En dan sta je op een mooie avond ineens in het productiebos. Het oudste stukje bos in de Broekpolder dat in de jaren 1968-1969 is aangelegd. Tussen enkele grote bomen op een open plek onder het bladerendek lijkt het of ik terug ben in militaire dienst. In een van de bossen bij de kazerne in Seedorf, waar we onze AV-bivak hebben gehouden. De bodem veert dankzij de humuslaag, die zo’n tien centimeter dik is. Dat laatste verrast mij, want de bomen waren in de eerste jaren nog klein.
Humusvorming gaat blijkbaar iets sneller dan de één tot twee millimeter veenvorming per jaar. Bij humus heb je echte bodem. Veengrond bestaat voor minstens 70 en soms zelfs 97% uit water, hebben ze onlangs in een natuurprogramma op tv gezegd. Terwijl ik op het humus veer, bedenk ik dat de natuur gratis en voor niets ophoogt. Die meter bodem komt er toch wel. Met ietsje meer geduld dan de provincie heeft.
De ophoogacties die de provincie onder het mom van ‘sanering’ wil zijn eigenlijk helemaal niet zo goed voor de natuur. Een laag van één tot anderhalve meter grond op 70 hectare aanbrengen is 700.000 tot 1.050.000 kubieke meter grond. Dat zijn zeker 100.000 vrachtwagens die met een lading grond komen en weer terugrijden. Hoeveel energie vreet dat wel niet? Hoeveel co2 wordt daarmee de lucht in geslingerd? Het stikstofprobleem wordt er groter van. Daarvoor ga je geen natuur voor natuur vervangen.

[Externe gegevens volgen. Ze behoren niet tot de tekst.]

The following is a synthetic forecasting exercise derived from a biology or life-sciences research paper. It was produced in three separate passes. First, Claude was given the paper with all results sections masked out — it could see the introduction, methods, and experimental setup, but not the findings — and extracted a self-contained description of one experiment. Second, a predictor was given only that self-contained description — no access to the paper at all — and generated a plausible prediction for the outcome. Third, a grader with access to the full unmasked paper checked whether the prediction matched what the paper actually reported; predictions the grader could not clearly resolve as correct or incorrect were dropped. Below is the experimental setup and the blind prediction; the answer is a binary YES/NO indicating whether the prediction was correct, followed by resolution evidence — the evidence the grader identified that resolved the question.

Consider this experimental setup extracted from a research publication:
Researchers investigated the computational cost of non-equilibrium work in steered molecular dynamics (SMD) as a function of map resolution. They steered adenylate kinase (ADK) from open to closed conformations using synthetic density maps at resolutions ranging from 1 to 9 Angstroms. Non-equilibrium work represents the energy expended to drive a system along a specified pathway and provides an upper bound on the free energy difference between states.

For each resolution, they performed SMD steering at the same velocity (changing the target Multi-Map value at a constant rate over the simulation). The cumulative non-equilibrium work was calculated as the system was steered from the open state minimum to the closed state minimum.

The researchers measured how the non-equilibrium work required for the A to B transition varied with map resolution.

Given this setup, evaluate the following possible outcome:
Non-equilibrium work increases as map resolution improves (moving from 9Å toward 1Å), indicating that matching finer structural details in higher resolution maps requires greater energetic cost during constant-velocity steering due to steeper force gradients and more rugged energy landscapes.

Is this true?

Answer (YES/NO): YES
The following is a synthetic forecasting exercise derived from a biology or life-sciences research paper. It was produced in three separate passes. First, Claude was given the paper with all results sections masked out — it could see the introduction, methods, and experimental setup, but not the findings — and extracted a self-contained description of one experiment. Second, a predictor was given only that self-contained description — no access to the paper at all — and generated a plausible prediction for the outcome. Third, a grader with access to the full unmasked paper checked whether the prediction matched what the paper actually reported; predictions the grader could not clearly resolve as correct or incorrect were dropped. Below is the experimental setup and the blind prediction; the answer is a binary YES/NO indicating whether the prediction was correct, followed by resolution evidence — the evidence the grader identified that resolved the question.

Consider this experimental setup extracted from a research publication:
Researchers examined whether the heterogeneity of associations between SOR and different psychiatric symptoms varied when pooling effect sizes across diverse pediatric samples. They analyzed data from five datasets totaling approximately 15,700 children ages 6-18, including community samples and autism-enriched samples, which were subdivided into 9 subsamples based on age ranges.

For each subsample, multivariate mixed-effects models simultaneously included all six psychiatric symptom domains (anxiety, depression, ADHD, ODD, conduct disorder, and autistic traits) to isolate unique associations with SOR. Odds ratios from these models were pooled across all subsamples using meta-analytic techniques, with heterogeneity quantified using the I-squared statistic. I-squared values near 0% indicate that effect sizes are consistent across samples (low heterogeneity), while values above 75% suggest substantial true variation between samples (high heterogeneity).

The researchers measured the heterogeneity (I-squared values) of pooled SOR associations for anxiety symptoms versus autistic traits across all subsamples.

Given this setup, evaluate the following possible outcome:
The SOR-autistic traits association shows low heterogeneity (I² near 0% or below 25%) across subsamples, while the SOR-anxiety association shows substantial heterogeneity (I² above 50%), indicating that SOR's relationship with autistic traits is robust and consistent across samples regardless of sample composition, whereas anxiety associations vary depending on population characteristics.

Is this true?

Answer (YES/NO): NO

Terwijl de zon langzaam maar zeker ondergaat, loop ik terug naar mijn fiets bij het IJzertijdpad. Saneren lijkt mij nog steeds geen goed idee. Dan kan bijna het hele land wel op de schop. Om te beginnen een nieuw villawijkje in een willekeurige Nederlandse plaats. Grote kans dat ook daar gif in de bodem zit.